### CONSIGNE 1
Résumez sous forme de liste le paragraphe de l'extrait sur le spatial militaire qui commence par « Michel Friedling : Le Commandement de l'espace ». Conservez ses faits principaux.
### CONSIGNE 2
Dans l'extrait sur le spatial militaire, reprenez le passage qui commence aux mots « Michel Friedling : Le » et s'arrête après « parcours professionnels attractifs. ». Changez-y « CNES » en « Centre national d'études spatiales ».

### EXTRAIT

La place du spatial militaire a bien évolué : le commandement interarmées de l’espace est mis en place en 2010, il devient le commandement de l’espace en septembre 2019, et en 2020, l’armée de l’Air devient « de l’Air et de l’Espace ». Peut-on dire que la mue institutionnelle est achevée ? Qu’en est-il de la mue organisationnelle : quelles sont ses prochaines étapes ?

Michel Friedling : Le Commandement de l’espace (CDE) a été créé le 3 septembre 2019. Sa création s’inscrit dans le volet gouvernance de la feuille de route fixée par la Stratégie spatiale de défense de la France élaborée à la demande du président de la République sous la direction de madame Florence Parly, ministre des Armées, et publiée en juillet 2019. Les quatre axes de cette feuille de route sont une doctrine des opérations spatiales militaires, une nouvelle ambition capacitaire, une nouvelle gouvernance du spatial militaire avec précisément la création du CDE et la revisite de la relation du ministère des armées avec le CNES, et enfin le développement d’une expertise spatiale dans la défense par la constitution d’une filière d’expertise et de parcours professionnels attractifs.

### DONNÉES FOURNIES
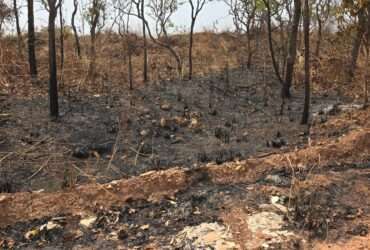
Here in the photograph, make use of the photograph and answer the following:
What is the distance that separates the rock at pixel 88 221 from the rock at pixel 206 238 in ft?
3.25

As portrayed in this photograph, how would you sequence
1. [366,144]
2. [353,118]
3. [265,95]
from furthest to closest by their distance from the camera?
[265,95], [353,118], [366,144]

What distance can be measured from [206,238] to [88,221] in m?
1.34

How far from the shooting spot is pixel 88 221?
494cm

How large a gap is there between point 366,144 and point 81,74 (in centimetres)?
1010

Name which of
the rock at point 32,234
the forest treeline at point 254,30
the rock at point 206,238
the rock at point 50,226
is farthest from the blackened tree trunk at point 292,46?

### RÉPONSE FINALE 1
- Le Commandement de l'espace (CDE) a été créé le 3 septembre 2019.
- Sa création relève du volet gouvernance de la feuille de route fixée par la Stratégie spatiale de défense de la France. Cette stratégie a été élaborée à la demande du président de la République, sous la direction de Florence Parly, ministre des Armées. Elle a été publiée en juillet 2019.
- La feuille de route comporte quatre axes :
  - une doctrine des opérations spatiales militaires ;
  - une nouvelle ambition capacitaire ;
  - une nouvelle gouvernance du spatial militaire, avec la création du CDE et la révision de la relation entre le ministère des Armées et le CNES ;
  - le développement d'une expertise spatiale dans la défense, grâce à une filière d'expertise et à des parcours professionnels attractifs.

### RÉPONSE FINALE 2
Michel Friedling : Le Commandement de l’espace (CDE) a été créé le 3 septembre 2019. Sa création s’inscrit dans le volet gouvernance de la feuille de route fixée par la Stratégie spatiale de défense de la France élaborée à la demande du président de la République sous la direction de madame Florence Parly, ministre des Armées, et publiée en juillet 2019. Les quatre axes de cette feuille de route sont une doctrine des opérations spatiales militaires, une nouvelle ambition capacitaire, une nouvelle gouvernance du spatial militaire avec précisément la création du CDE et la revisite de la relation du ministère des armées avec le Centre national d'études spatiales, et enfin le développement d’une expertise spatiale dans la défense par la constitution d’une filière d’expertise et de parcours professionnels attractifs.